A worlds-first as Manchester hosts the Review of the Cancer Revolution : Science, Innovation and Hope exhibition – and it’s well worth a visit
Published on 18/11/2021
A worlds-first exhibition opened recently in Manchester and explores the revolution in science that is transforming cancer care. Created by the Science Museum Group with support from expert partner Cancer Research UK, the exhibition is sponsored by QIAGEN as well as Pfizer and Redx Pharma. The exhibition explores how, at a pivotal moment when one in two of us will be diagnosed with cancer in our lifetime, more of us than ever before are living longer and better with the disease and beyond.

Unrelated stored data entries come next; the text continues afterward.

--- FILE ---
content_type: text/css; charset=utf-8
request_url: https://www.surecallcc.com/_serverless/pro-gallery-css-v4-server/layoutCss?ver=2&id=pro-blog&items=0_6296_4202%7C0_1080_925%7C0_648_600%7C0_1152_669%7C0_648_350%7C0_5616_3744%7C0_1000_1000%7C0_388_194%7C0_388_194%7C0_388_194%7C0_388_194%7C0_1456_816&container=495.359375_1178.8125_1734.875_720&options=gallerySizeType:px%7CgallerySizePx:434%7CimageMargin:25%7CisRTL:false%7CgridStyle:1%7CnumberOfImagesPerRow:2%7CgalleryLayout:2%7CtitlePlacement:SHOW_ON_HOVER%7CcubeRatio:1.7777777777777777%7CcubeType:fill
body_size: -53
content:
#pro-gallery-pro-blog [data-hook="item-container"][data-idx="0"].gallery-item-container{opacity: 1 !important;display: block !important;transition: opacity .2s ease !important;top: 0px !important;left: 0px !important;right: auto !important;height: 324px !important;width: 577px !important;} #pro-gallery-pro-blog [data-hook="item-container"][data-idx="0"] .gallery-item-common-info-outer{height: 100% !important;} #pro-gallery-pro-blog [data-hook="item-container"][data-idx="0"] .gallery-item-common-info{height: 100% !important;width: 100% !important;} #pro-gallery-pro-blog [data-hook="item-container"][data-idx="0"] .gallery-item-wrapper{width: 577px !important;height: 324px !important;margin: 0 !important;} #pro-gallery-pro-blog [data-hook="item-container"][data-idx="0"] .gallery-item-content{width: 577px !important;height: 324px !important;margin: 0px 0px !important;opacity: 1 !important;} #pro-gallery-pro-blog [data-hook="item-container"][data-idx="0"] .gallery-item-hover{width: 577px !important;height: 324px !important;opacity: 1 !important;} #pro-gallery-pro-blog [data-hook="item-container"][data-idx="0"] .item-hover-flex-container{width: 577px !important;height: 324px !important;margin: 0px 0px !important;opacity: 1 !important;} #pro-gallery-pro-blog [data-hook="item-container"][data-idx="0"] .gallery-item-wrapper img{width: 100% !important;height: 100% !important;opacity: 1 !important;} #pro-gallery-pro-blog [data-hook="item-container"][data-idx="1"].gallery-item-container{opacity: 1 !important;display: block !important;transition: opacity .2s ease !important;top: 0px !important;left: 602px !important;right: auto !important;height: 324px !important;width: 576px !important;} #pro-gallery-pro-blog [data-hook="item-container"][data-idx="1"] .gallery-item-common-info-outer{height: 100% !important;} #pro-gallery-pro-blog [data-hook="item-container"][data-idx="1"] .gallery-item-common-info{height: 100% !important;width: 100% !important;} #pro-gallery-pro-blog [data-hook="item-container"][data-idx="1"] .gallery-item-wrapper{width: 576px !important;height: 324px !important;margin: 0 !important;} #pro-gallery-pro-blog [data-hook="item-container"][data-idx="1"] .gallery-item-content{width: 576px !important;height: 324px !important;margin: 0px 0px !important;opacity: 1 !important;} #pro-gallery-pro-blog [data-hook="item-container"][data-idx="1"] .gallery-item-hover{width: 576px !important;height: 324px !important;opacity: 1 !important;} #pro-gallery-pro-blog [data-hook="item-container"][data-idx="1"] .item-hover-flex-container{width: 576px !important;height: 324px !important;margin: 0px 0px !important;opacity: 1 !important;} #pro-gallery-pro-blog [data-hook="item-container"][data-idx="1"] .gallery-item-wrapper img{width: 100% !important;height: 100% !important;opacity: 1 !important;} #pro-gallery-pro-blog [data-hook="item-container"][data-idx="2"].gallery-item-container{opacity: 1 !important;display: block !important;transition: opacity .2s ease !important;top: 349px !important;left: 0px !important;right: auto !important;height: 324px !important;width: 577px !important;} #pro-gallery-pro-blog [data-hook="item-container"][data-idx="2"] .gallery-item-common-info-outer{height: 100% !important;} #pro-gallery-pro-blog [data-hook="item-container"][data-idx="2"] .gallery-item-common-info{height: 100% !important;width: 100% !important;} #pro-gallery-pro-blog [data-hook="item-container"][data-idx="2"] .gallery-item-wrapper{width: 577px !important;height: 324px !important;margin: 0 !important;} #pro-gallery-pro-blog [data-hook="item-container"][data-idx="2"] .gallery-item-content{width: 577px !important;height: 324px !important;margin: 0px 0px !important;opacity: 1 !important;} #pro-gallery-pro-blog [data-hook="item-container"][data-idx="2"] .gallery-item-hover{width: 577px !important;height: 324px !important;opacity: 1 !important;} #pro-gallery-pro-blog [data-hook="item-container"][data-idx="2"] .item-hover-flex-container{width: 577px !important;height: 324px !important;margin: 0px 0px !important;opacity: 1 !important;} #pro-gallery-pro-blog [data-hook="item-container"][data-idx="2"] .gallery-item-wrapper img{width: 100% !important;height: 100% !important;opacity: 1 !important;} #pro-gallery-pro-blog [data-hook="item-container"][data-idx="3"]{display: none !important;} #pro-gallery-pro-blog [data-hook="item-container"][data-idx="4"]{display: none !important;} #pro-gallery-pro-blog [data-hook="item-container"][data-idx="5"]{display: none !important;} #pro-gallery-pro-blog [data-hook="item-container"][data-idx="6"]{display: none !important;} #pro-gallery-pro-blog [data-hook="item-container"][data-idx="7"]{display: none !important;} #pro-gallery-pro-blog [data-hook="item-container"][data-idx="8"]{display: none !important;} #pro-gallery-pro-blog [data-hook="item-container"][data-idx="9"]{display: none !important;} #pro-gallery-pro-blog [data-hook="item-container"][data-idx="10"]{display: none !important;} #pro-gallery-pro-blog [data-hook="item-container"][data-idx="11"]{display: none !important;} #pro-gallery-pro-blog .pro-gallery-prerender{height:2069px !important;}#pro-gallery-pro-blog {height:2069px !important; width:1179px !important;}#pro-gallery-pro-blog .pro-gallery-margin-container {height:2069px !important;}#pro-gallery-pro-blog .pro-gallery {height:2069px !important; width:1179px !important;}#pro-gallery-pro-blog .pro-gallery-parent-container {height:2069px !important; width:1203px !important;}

Katie Dabin, who after a “big learning curve”, has skilfully curated the exhibition and covered a huge field in a sensitive and accessible way. Patients’ experiences, stories and reflections are central and feature throughout, highlighting the impact of cancer and associated issues. The exhibition explores the understanding, treatment and research of cancer over the centuries and takes a look at how science and innovation is bringing hope to so many despite the challenges yet to be overcome. The exhibition successfully deals with a difficult topic translating into layman’s terms throughout. There are a wide range of scientific objects and equipment to view, plus installations and myth busting exhibits and displays including one area which demonstrates how cancer isn’t unique to humans with items evidencing that cancer is also found in plants and other animals, and even dinosaurs.
Although originally planned to initiate in London, Manchester makes a perfect home for the exhibition launch. Both cities are key hubs in cancer research, identification, diagnosis and treatment. The future looking element of the exhibition focuses on the work of ground-breaking researchers. Amongst a leading worldwide group, several Manchester-based researchers are featured including Professor Caroline Dive who is tracking the signs of cancer evolution in blood, Dr Philip Crosbie detecting lung cancer earlier in the community, Professor Amit Patel retraining our immune system to detect cancer and Professor Fiona Thistlethwaite trialling cell therapy in patients with solid tumours.
One of the sponsors QIAGEN Manchester has recently launched new companion diagnostic tests to support the treatment of cancer and has opened their new European Centre of Excellence for Precision Medicine in Manchester’s CityLabs 2.0, a new world-leading genomics campus. James Curran and Sandra Ardill from QIAGEN, each heavily involved in the launch of companion diagnostic products from the QIAGEN Manchester site, pre-viewed the exhibition. James said, “I was struck by the real insight into patient experiences the exhibition gave and it was obvious that the team who put this together really got to know the individuals featured.” Sandra said, “It’s easy to lose sight of the impact we make on patients, but this is a real reminder that everything we and others do in the laboratory changes lives.”
Thanks to the support of the sponsors including QIAGEN the exhibition is now open in Manchester and here until April 2022 before it moves onto the Science Museum in London. This is something people of all ages and backgrounds should visit to widen understanding and engagement with this important issue which will undoubtedly impact all of us.